Note: Abbreviations used include: ACE-27: Adult Co-morbidity Evaluation 27; BI: Burden Interview; CNQ-SF: Cancer Needs Questionnaire Short Form; CQOLC: Caregiver Quality of Life Index; CRA: Caregiver Reaction Assessment; CSI: Caregiver Strain Index; DAS: Dyadic Adjustment Scale; EORTC QLQ-H&N35: European Organization for Research and Treatment of Cancer Quality of Life Questionnaire Head and Neck Module; FACT-HN: Functional Assessment of Cancer Therapy-Head and Neck; FAD: Family Assessment Device; FIN: Family Inventory of Needs; GARS: Global Assessment of Recent Stress; HADS: Hospital Anxiety and Depression scale; HNCNQ: Head and Neck Specific Cancer Needs Questionnaire; HS-MOS: Health Survey of the Medical Outcomes Study-short form; ISSB: Inventory of Socially Supportive Behaviors; MHI: Mental Health Inventory; PAIS-SR: Psychological Adjustment to Illness Scale-SR; UCL: Utrecht Coping List; WOC: Worry of Cancer.

Question #1: What is the psychological health of HNSCC caregivers?

The caregiver psychological health outcomes most commonly assessed were emotional distress, anxious or depressive symptoms, and caregiver perceived burden. In the literature reviewed, the Hospital Anxiety and Depression Scale (HADS) and the Mental Health Inventory (MHI) were the most frequently used tools to assess overall levels of emotional distress and specific levels of anxious symptoms (e.g., high levels of physiological hyperarousal) and depressive symptoms (e.g., low levels of positive affect). Perceived burden was primarily assessed using either the Zarit Burden Interview (BI), which assesses how “burdened” or overwhelmed caregivers felt with respect to caregiver behaviors; or the Caregiver Reaction Assessment (CRA), which explores how caregiving may have impacted financial issues, health problems, family relations, and disrupted schedules. Burden has been studied both as a psychological outcome of caregiving33,34 and also as a correlate of emotional distress.35 Similar to burden, some studies utilized a standardized assessment of caregiver “strain” (i.e., Caregiver Strain Index), which measures how caregiving has adversely impacted the life of a caregiver (e.g., disrupted sleep).

Studies suggest that a fairly large proportion of HNSCC caregivers experience emotional distress (20% based on the HADS total score or 38% using the MHI).35,36 Caregivers were also more likely to experience poorer psychological health (i.e., higher levels of emotional distress, more anxious symptoms) compared to population norms37,38 and compared to HNSCC patients themselves.37,39 For example, in a study of patients and their partners,37 partners of patients who received surgery along with radiotherapy, brachytherapy, or chemotherapy (S/R/B/C) and partners of patients who received radiotherapy/brachytherapy only (R/B) had more symptoms of anxiety than the general population (3–6%).40 In fact, 40% of the S/R/B/C group and 16% of the R/B group reported elevated levels of anxious symptoms that were above the reported cutoffs suggestive of clinical anxiety disorders.

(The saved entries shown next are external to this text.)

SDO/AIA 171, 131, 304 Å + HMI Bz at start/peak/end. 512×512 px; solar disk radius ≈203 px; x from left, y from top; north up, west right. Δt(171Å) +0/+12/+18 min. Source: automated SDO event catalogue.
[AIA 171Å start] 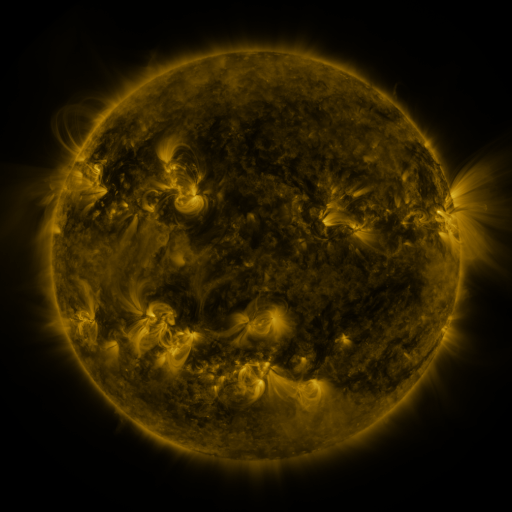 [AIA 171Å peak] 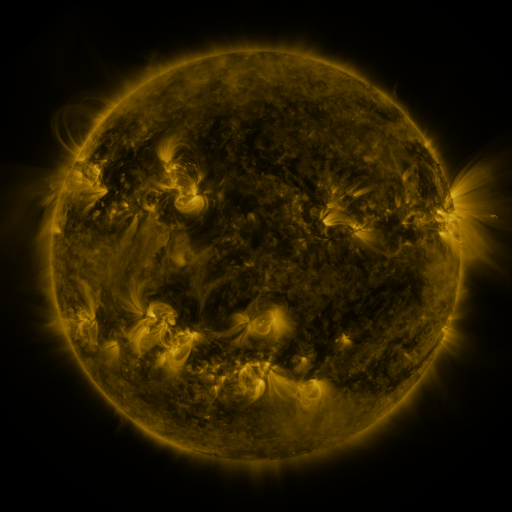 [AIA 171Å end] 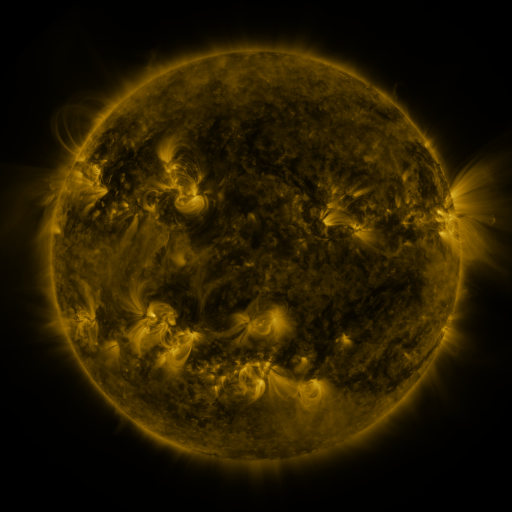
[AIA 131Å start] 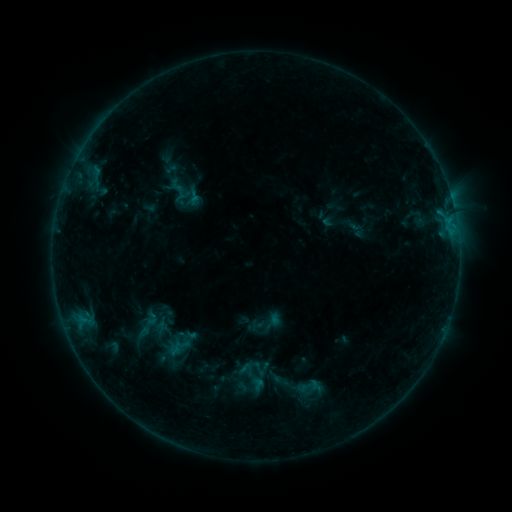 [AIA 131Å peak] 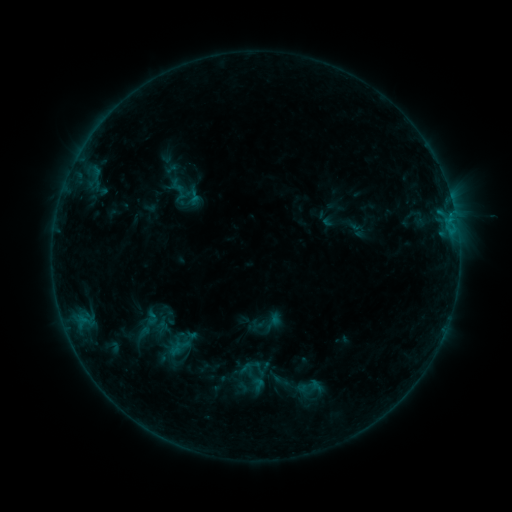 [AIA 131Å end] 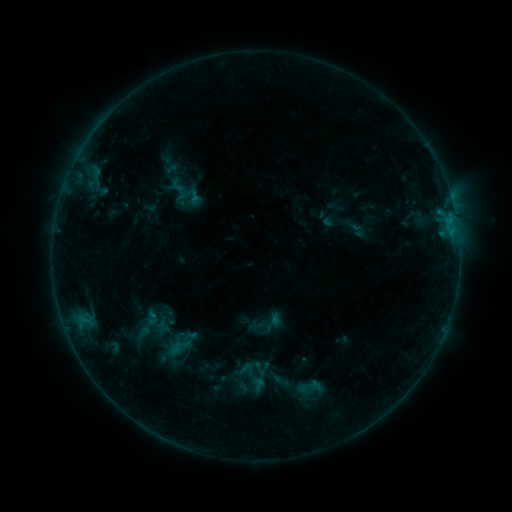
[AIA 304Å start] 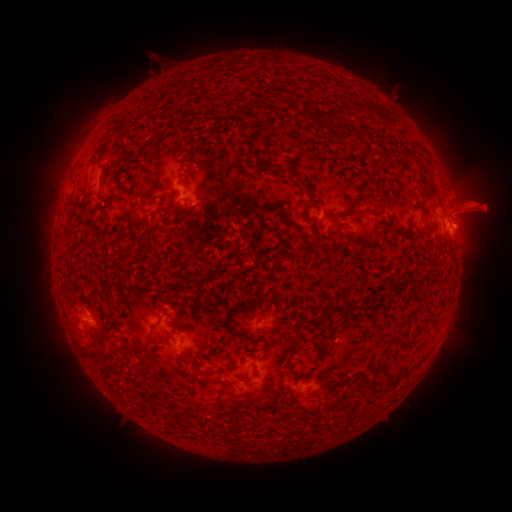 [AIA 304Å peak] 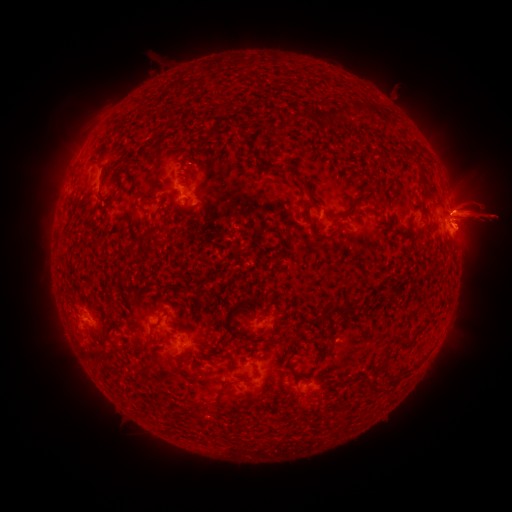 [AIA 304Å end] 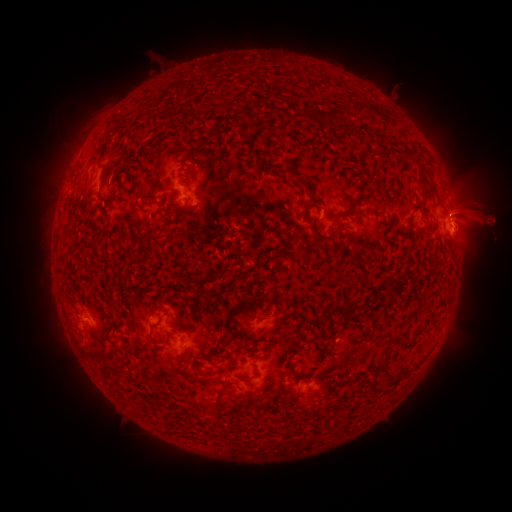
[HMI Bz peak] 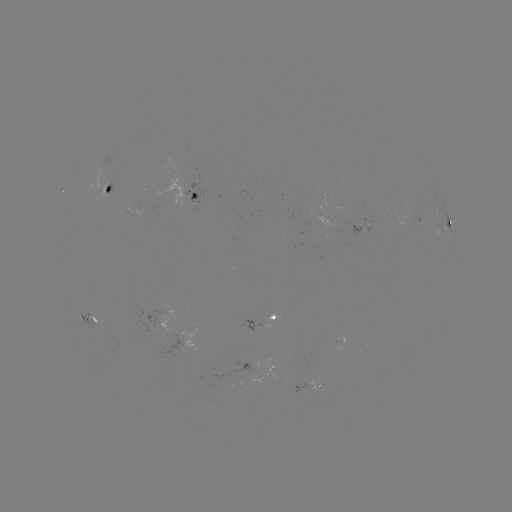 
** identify eruption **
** (481, 215) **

Indeed, median anxiety symptom scores for partners in both groups fell within the range of borderline clinical cases, whereas median scores for patients were within the normal range.37 Although partners had more symptoms of anxiety than patients, they did not report high levels of depressive symptoms, which were within the normal range37,39 and were fairly equivalent to rates observed in the general population (10–12%).41 Studies have also found that 43% of caregivers reported needing psychological care for themselves42 and expressed heightened levels of caregiving strain and burden.3335

Question #2: What factors are associated with deficits in psychological health among HNSCC caregivers?

The following section summarizes key factors reported to be associated with poorer psychological health among HNSCC caregivers.

Caregiver sociodemographic factors

In the majority of studies identified in this review, caregivers were predominantly female and the spouse of the patient. Further, the mean age of caregivers was in the mid-to-late fifties. Several studies investigated whether key demographic variables were associated with psychological functioning. In an early study33 assessing caregiver strain and perceived burden among 75 spouses of patients who had undergone laryngectomy, male spouses reported less strain and burden compared with female spouses. However, the number of male spouses in the study was relatively small as most caregivers were female (80%).33 A significant relationship between gender and expressed need for psychological support was observed in one study, with more women than men considering support necessary.42 However, other studies35,36 have reported that caregiver gender is not significantly associated with psychological health.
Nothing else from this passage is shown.